CRITICS AND NAYSAYERS suggest Frank Gehry isn’t fit to sharpen his claws on the New York skyline given such failures as the Atlantic Yards arena, also undertaken with Mr. Ratner, and the Guggenheim on the East River, a project that Mr. Gehry insists “was never real. It was always more of a dream.” Eight Spruce Street–the building’s official name, though it was first known as Beekman Tower –almost wasn’t real, either. At one point, soon after the September 2008 economic crash, construction stopped at 38 stories, prompting forlorn Curbed commenters to gripe, “so depressing, the resulting building is just going to be a huge, shiny, stumpy thing.”
But after a two-month hiatus, construction resumed, resulting in a finished product taller than the design originally proposed. “When we started, it was lower,” Mr. Gehry said. “It was 66 floors, and when you go from a 66-floor building to a 76-floor building, there’s a big cost implication. So I had to prove it, but when you saw the models of the building, it was obvious that the proportion got a lot better.”
In the November 2009 unveiling of the facade. Mr. Gehry took the stage and looked straight up at the 76 stories. After a three-second pause, he turned back to the audience, “No Viagra!”

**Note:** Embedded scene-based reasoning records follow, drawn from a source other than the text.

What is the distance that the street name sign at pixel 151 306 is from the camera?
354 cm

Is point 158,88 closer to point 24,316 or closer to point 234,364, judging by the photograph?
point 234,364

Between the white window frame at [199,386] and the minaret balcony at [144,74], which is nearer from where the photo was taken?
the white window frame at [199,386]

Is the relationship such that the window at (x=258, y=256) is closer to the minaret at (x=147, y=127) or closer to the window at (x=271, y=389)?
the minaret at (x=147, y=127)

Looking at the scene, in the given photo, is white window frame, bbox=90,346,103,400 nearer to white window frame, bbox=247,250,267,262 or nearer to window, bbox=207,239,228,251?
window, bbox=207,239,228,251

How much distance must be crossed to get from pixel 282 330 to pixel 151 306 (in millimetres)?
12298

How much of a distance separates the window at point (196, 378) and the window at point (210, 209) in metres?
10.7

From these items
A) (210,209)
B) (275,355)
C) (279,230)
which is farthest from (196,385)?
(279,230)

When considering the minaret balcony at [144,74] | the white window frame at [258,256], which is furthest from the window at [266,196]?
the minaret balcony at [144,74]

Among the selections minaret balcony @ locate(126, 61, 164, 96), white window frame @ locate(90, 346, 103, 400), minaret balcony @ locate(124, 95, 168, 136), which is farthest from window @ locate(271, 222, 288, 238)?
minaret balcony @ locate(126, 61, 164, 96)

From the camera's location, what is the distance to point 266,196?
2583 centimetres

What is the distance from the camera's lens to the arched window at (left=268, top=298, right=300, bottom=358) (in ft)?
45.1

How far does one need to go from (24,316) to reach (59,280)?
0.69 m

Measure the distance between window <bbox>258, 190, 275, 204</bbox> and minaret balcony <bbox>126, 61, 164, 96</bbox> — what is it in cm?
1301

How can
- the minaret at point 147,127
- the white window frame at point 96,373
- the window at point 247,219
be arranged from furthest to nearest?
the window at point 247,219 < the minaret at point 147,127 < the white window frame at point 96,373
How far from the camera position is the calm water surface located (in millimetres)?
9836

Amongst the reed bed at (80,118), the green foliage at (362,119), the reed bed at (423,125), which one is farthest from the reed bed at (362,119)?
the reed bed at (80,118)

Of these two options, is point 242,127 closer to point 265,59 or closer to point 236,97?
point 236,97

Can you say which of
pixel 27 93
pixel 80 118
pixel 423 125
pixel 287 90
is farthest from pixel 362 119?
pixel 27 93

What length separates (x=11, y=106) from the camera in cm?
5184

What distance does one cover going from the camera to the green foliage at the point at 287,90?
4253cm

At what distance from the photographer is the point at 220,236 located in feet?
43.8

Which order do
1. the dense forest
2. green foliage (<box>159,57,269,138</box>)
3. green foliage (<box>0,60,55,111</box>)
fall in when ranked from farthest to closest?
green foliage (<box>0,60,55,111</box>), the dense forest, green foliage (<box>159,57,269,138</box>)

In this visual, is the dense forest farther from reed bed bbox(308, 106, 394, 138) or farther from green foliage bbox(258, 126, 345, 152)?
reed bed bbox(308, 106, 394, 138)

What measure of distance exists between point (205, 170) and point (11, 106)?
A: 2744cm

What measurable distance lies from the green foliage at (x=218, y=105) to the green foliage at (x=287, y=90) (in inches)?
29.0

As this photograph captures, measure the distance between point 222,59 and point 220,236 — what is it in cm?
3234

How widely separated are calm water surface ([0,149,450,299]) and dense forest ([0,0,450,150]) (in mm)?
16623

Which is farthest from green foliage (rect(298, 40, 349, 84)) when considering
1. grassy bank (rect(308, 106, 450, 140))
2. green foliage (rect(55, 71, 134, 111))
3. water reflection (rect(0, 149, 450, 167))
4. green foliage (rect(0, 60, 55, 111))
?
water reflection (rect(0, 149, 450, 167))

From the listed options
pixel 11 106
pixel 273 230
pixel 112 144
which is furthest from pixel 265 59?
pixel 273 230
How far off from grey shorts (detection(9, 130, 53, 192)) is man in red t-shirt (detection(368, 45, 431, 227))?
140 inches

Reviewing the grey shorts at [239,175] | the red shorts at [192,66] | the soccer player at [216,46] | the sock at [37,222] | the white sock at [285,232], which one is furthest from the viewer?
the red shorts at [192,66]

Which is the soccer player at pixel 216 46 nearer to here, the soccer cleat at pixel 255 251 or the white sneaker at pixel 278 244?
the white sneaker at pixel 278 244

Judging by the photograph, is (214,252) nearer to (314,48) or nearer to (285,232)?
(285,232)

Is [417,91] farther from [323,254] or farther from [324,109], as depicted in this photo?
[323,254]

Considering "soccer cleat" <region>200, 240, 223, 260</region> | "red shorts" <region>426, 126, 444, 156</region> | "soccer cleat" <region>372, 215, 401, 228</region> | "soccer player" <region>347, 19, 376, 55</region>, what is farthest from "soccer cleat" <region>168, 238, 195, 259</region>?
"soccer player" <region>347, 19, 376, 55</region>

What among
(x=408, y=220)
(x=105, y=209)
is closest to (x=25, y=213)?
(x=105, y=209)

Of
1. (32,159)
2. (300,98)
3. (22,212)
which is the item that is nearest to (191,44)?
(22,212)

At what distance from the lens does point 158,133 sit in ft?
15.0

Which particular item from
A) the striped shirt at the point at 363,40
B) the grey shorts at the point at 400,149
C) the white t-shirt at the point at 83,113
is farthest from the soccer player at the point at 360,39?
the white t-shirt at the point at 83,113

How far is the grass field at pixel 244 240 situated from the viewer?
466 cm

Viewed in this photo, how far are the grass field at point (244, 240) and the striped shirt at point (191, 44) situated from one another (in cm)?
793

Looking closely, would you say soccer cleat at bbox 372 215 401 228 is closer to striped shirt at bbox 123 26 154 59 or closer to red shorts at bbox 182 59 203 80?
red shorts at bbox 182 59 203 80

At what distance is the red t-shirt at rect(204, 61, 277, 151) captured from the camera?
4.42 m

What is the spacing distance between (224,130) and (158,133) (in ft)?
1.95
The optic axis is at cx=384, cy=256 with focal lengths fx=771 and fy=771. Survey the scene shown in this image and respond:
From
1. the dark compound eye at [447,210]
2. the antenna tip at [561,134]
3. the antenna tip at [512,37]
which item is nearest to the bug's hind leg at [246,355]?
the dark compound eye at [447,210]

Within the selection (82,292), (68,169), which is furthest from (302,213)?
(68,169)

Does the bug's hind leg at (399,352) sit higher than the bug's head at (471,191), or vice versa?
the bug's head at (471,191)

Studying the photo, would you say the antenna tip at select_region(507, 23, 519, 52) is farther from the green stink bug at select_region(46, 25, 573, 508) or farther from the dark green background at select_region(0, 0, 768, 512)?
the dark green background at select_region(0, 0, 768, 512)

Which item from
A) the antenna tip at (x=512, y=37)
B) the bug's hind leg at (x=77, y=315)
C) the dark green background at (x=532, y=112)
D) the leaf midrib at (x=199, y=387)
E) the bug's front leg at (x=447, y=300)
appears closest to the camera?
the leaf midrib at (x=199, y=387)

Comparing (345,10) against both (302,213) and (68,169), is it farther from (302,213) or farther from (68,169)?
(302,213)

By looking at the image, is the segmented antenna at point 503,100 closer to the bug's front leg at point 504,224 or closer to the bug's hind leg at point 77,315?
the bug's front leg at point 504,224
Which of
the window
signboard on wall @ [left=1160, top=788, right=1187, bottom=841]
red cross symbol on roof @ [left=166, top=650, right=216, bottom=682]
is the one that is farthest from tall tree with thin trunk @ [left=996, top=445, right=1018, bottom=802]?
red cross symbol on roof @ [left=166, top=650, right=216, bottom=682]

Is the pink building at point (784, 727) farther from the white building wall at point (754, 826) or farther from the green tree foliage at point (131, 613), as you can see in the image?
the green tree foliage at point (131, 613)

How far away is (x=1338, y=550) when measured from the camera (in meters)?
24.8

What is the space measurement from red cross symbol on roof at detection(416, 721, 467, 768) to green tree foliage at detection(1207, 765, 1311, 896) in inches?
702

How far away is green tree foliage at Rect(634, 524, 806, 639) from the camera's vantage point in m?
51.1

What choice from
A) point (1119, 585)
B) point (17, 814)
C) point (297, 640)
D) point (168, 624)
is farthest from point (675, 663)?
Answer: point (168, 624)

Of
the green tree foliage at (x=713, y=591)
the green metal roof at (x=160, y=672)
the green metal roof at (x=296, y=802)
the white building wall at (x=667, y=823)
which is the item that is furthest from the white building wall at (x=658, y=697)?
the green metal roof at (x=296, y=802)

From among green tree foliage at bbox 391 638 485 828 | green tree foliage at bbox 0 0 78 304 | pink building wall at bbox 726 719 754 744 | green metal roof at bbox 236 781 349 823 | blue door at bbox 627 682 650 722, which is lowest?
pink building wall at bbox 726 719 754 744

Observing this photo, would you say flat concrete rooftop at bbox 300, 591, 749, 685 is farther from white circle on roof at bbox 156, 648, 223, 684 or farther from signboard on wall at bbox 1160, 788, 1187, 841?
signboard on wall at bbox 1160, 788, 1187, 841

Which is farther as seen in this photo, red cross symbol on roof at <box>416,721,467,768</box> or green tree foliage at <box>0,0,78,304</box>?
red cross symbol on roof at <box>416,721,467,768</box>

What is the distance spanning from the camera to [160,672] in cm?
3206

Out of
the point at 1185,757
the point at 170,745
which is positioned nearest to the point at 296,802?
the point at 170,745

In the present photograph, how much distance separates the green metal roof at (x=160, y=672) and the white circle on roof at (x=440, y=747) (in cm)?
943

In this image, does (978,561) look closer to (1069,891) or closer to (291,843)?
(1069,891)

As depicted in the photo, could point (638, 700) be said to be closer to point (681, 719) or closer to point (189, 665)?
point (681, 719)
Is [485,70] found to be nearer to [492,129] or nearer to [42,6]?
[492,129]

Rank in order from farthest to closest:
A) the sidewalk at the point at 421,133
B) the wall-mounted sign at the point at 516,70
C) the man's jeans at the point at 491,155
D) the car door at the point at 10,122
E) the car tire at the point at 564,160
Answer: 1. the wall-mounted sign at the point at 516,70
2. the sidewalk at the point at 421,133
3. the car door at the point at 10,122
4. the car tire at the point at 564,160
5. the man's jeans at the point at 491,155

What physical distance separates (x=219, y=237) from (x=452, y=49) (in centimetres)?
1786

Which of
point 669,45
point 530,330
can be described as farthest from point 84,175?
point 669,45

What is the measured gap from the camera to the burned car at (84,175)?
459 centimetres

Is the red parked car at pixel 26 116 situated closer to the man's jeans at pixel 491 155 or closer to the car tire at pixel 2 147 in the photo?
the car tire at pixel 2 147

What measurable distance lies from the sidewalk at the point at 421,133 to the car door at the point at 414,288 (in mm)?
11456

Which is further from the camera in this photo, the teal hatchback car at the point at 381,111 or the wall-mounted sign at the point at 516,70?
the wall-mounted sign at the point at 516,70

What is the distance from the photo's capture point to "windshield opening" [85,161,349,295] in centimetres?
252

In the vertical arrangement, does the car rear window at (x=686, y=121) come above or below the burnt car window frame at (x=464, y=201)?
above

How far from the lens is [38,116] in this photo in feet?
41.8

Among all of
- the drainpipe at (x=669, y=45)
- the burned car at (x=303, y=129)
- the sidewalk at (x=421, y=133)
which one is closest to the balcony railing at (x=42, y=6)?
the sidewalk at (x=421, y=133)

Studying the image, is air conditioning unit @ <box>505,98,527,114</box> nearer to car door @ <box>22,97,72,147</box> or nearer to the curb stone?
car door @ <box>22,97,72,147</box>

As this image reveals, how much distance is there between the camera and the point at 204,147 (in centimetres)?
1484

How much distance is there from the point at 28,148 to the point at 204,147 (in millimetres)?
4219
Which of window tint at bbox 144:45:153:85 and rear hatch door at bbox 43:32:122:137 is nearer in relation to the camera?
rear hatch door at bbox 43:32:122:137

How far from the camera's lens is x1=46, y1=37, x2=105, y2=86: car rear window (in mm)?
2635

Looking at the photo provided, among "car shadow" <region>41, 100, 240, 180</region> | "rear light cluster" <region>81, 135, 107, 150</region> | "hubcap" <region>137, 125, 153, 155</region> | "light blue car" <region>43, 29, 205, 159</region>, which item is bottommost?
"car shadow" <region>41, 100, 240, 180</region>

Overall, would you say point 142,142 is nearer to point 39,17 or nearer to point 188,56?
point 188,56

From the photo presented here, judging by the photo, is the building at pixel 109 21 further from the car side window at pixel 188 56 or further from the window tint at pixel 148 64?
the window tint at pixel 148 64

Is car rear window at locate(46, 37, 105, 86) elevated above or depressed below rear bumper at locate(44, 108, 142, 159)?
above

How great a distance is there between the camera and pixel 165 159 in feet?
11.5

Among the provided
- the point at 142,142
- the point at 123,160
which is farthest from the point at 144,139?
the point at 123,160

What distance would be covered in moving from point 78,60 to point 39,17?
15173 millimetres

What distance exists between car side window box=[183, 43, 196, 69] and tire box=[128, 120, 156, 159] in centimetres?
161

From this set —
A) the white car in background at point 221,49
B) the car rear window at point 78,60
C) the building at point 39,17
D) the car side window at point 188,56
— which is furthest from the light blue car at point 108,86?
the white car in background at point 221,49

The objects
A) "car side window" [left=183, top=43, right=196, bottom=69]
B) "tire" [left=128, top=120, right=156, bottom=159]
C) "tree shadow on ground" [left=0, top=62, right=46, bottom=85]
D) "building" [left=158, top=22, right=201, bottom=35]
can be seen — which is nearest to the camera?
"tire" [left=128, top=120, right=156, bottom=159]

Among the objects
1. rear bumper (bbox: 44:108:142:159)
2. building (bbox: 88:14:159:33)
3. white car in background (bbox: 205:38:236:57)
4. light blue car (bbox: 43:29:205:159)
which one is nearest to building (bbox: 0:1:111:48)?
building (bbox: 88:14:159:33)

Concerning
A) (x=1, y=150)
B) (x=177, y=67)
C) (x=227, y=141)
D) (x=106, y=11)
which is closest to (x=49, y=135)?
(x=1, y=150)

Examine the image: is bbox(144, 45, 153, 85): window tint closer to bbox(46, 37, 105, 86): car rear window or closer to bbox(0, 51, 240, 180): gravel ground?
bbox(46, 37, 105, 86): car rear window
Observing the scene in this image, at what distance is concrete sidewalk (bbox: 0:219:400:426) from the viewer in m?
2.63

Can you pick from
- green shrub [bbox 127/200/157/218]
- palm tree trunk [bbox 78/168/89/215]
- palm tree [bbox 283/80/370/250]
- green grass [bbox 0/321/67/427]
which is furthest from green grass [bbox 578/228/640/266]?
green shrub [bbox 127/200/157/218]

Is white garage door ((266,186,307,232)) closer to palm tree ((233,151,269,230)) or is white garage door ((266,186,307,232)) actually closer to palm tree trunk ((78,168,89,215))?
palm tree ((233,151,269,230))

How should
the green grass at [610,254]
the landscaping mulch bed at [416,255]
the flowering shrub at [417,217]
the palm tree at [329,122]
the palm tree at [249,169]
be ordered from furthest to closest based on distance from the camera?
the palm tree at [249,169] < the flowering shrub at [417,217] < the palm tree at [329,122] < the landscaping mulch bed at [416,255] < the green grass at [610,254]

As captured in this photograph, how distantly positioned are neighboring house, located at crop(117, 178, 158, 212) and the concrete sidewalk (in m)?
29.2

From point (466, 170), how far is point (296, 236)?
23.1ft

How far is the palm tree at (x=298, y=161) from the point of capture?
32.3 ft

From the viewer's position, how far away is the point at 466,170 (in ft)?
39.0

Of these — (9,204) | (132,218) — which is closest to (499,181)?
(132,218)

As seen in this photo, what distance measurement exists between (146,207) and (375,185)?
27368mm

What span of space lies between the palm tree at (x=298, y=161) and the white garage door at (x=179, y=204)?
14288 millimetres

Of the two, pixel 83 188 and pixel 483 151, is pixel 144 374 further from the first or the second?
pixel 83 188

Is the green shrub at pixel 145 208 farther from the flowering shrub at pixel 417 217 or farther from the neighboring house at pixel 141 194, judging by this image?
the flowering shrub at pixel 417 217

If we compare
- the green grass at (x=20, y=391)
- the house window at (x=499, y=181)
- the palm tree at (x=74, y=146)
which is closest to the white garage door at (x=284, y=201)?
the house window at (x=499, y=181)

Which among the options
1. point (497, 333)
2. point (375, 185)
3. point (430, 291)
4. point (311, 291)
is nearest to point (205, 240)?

The building is 1 foot taller than the Trump World Tower, which had been the city’s tallest residential tower. “I told Bruce to make it a foot lower so we don’t have to deal with him [Trump],” Mr. Gehry said. “You know, he asked me to do a project for him and I turned him down; and then I went to a thing for Peter Arnell, something for the Fire Department, and Trump was seated next to me because he’s a friend of Peter’s. And he turned his back to me. I tried to shake his hand and he said, ‘I don’t talk to people like you.’ So he doesn’t talk to me.”
“Well, it’s his loss, right?” Mr. Rechichi, the project manager, soothed.
“I don’t care.” Mr. Gehry shrugged irreverently. After several seconds of silence, he said quietly, “I don’t like his hairdo anyway.”
Mr. Trump replied bluntly, “Maybe I just don’t find him interesting. It doesn’t mean I don’t like him.” He also said he does not know what project of his Mr. Gehry might have turned down. “I really only like one job he has done–that was in Balboa. I’m not a fan of much of his work, although he’s a darling.”
“LOOK, HERE’S A good example of the bay window,” Mr. Gehry beckoned into a small room.
The squarely built Mr. Gehry was dressed in all black, with round-toed leather slip-on loafers, freshly shined. While he stopped playing ice hockey three years ago, he still runs 30 minutes on the treadmill or swims laps daily. Tufts of white hair, a sleek digital-faced watch and stainless-steel rimmed eyeglasses are his only accessories.
“It’s like standing in space, isn’t it? It’s fantastic! I mean when people see this they’re going to go crazy!” Mr. Gehry beamed.
The repeated bay window, which undulates across the buildings’s facade, was inspired by Mr. Gehry’s fascination with the drawings of fabric by Renaissance artists. “You know the difference in the folds, don’t you?” he asked excitedly. “Bernini is edgier, Michelangelo is softer. I went for Bernini. I did a Michelangelo once in Dusseldorf; the curves are softer.”